To overcome this problem, please set your system's locale setting for non-Unicode to
English (United States), reboot, and restart the build, and the code should build
normally. See also this GNOME Wiki page [1] that gives a bit further info on this.
Building software that use GLib or GTK+
=======================================
Building software that just *uses* GLib or GTK+ also require to have
the right compiler set up the right way. If you intend to use gcc,
follow the relevant instructions below in that case, too.
Tor uses gcc with the -mms-bitfields flag which means that in order to
use the prebuilt DLLs (especially of GTK+), if you compile your code
with gcc, you *must* also use that flag. This flag means that the
struct layout rules are identical to those used by MSVC. This is
essential if the same DLLs are to be usable both from gcc- and
MSVC-compiled code. Such compatibility is desirable.

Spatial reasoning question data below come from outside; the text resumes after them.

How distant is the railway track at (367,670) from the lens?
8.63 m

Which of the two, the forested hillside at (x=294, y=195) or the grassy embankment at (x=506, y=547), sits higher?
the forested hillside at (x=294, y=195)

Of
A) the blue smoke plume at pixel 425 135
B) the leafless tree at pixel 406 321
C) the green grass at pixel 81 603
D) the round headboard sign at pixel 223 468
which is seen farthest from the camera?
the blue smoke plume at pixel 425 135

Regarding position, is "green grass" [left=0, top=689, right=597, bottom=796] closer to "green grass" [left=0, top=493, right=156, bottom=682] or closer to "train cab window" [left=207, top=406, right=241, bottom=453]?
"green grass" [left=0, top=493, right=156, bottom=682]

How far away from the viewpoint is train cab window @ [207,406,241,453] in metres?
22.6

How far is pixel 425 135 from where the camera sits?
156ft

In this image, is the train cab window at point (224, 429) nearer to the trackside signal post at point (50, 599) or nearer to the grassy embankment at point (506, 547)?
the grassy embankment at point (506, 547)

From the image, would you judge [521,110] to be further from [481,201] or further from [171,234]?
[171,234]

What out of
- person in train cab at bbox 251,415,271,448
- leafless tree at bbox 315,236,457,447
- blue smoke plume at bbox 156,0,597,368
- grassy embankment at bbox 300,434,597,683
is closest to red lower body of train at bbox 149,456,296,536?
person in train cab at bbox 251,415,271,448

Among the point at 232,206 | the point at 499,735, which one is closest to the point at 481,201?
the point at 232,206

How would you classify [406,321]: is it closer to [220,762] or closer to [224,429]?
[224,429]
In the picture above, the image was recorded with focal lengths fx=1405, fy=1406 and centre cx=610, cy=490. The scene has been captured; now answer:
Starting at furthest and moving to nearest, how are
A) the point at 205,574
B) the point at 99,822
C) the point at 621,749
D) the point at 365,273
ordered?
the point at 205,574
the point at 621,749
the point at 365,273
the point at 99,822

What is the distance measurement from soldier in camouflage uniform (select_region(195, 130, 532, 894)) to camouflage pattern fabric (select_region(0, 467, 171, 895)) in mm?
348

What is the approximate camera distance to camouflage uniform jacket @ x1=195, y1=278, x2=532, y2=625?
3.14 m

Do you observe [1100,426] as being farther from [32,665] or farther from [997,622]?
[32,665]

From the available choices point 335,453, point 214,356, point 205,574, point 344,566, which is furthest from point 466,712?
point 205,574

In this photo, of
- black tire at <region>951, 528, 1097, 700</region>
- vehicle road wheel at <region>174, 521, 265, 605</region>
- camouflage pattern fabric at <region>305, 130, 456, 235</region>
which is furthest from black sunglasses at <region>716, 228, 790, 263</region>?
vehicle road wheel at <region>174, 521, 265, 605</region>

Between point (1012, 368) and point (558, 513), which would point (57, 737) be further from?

When using the prebuilt GLib DLLs that use msvcrt.dll from code that
uses other C runtimes like for example msvcr70.dll, one should note
that one cannot use such GLib API that take or returns file
descriptors. On Windows, a file descriptor (the small integer as
returned by open() and handled by related functions, and included in
the FILE struct) is an index into a table local to the C runtime
DLL. A file descriptor in one C runtime DLL does not have the same
meaning in another C runtime DLL.
Building GLib
=============
Again, first decide whether you really want to do this.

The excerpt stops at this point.